What is needed -
Please set down, exactly as written, the line containing "family: Muridae" and every line after it through the end of the records.

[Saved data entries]

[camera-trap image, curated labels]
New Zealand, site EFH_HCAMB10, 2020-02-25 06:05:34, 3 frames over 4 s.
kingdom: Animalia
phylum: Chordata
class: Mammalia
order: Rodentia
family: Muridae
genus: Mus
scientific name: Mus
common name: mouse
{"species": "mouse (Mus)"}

Result -
family: Muridae
genus: Mus
scientific name: Mus
common name: mouse
{"species": "mouse (Mus)"}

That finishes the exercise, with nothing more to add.